Technical Highlights… • Isoefficiency is the rate at which problem size must be increased w.r.t. number of processors, to maintain constant efficiency. • This rate is critical, since it is ultimately limited by total memory size. • Isoefficiency is a key indicator of a program’s ability to scale to very large machine configurations. • Isoefficiency analysis will be used extensively for performance projection and scaling properties.

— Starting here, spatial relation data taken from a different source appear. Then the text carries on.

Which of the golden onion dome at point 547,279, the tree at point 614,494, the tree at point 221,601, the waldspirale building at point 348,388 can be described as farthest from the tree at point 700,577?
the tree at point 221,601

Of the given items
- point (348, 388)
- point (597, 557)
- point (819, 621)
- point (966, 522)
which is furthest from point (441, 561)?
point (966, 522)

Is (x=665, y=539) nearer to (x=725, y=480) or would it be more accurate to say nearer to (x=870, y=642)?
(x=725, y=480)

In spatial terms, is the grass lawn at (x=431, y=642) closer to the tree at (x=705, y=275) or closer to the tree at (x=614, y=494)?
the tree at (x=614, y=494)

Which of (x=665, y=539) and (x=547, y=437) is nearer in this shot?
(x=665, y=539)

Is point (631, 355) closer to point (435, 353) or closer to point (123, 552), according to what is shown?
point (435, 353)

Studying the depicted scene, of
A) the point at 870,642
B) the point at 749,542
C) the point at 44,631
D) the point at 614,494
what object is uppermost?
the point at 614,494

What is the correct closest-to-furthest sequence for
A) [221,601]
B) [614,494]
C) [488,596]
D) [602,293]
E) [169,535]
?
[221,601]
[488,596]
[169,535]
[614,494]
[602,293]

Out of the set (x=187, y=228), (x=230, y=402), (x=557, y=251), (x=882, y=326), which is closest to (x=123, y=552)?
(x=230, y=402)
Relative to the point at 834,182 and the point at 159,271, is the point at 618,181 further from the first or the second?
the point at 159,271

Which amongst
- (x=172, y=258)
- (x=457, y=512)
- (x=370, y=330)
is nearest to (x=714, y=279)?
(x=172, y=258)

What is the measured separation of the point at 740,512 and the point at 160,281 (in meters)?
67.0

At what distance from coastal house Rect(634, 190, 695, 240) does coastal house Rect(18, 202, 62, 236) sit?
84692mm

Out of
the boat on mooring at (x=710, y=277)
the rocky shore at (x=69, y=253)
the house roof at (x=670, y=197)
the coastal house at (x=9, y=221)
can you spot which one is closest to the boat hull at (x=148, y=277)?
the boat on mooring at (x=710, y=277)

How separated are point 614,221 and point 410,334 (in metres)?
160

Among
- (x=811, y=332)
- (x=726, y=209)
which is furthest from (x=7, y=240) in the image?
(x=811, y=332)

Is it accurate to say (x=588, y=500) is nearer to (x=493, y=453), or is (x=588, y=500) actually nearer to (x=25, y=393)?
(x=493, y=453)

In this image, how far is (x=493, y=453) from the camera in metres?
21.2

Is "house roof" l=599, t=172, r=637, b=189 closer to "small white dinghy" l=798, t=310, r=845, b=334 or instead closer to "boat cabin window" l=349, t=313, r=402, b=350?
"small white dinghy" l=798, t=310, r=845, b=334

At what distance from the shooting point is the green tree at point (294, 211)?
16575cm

Architecture • We target the following currently available architectures • IBM JS20/21 and BlueGene/L platforms • Cray X1/XT3 • AMD Opteron multicore SMP and SMP clusters • Intel Xeon multicore SMP and SMP clusters • These platforms represent a wide range of currently available architectural extremes. _______________________________________________ Intel, AMD, and IBM JS21 platforms are available locally at Purdue. We intend to get access to the BlueGene at LLNL and the Cray XT3 at ORNL.
Implementation • Current implementations are MPI based. • The Spike tooklit will be ported to • POSIX and OpenMP • UPC and CAF • Titanium and X10 (if releases are available) • These implementations will be comprehensively benchmarked across platforms.